Mais le problème que posent à Jésus les scri­bes et les pharisiens tend à enfermer Jésus dans un procès, dans une justice inique car, comme le dit si bien l'Ecriture, on "lui tend un piège". Ce piège est à la fois simple et fort car si Jésus ne condamne pas cette femme Il se condamne Lui-même car Il condamne ce qu'il y a de plus précieux aux yeux des juifs, la justice donnée par Dieu, par l'intermédiaire de Moïse. Qui peut, dans ces cas-là, aller contre la justice de Dieu, contre celle qui fait vivre ce peuple depuis plusieurs siècles ? En même temps, si Jésus condamne cette femme adultère, qu'a-t-il de plus à annoncer que Moïse ? Qu'a-t-il de plus que les autres prophètes ? Il ne peut pas être au-dessus. Et dans ce cas-là son messianisme, sa parole n'ont pas plus de valeur que celle des autres prophètes. C'est donc dans un enfermement que les scribes et les pharisiens es­saient de pousser Jésus.

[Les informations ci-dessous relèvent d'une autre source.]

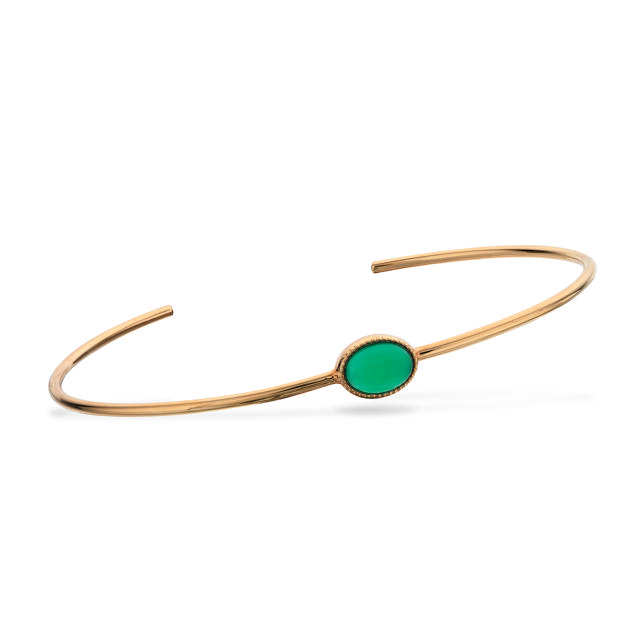 Armring grøn agat sølv fg.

Mais ce passage se retourne contre ceux qui voulaient poser le piège. Tout simplement parce que, à la mort Jésus oppose la vie. Il oppose à la mort du pécheur la vie du sauvé. Ce passage d'évangile est tout à fait pascal. Nous qui nous préparons à célébrer la fête de Pâques qui nous fait passer, avec le Christ, de la mort à la vie, nous sommes déjà dans la dyna­mique pascale. Les hommes, les juges amènent cette femme. Que proposent-ils face au péché ? La mort. Les paroles de ces scribes sont des paroles de mort. Il n'y a, pour ce péché, pas d'autre solution que la mort. Que fait Jésus ? Il dit aussi une parole, mais cette parole procure la vie. Il y donc pour cette femme adultère une véritable Pâque. Condamnée à la mort par les hommes, elle passe avec Jésus à la vie. Là où les hommes finalement enfermaient aussi cette femme dans son propre péché et la confondaient avec lui, Jésus la délivre pour la vie. Jésus ne confond pas le pécheur avec son péché. Peut-être y a-t-il certaines religions qui vous coupent la main si vous avez volé et alors vous n'êtes plus tenté de voler. C'est une confusion entre l'être du pécheur et le péché lui-même. Jésus ne fait pas une telle confusion. Le péché est condamné : "Va et ne pèche plus !" Mais le pé­cheur, lui, est sauvé et il est sauvé parce qu'il est amené à mourir au péché et à passer à la vie du Res­suscité.

Sachons donc trouver dans cette préparation ultime du passage de la mort à la vie, tout ce qui en nous doit être mort et véritablement mort, que ce soit la mort au péché, la mort à toutes les tentations de ce monde, pour ne se tourner plus que vers le visage de Jésus qui est seul face à nous et ne nous condamne pas, mais au contraire nous fait vivre de la plénitude de sa miséricorde qui est la véritable justice.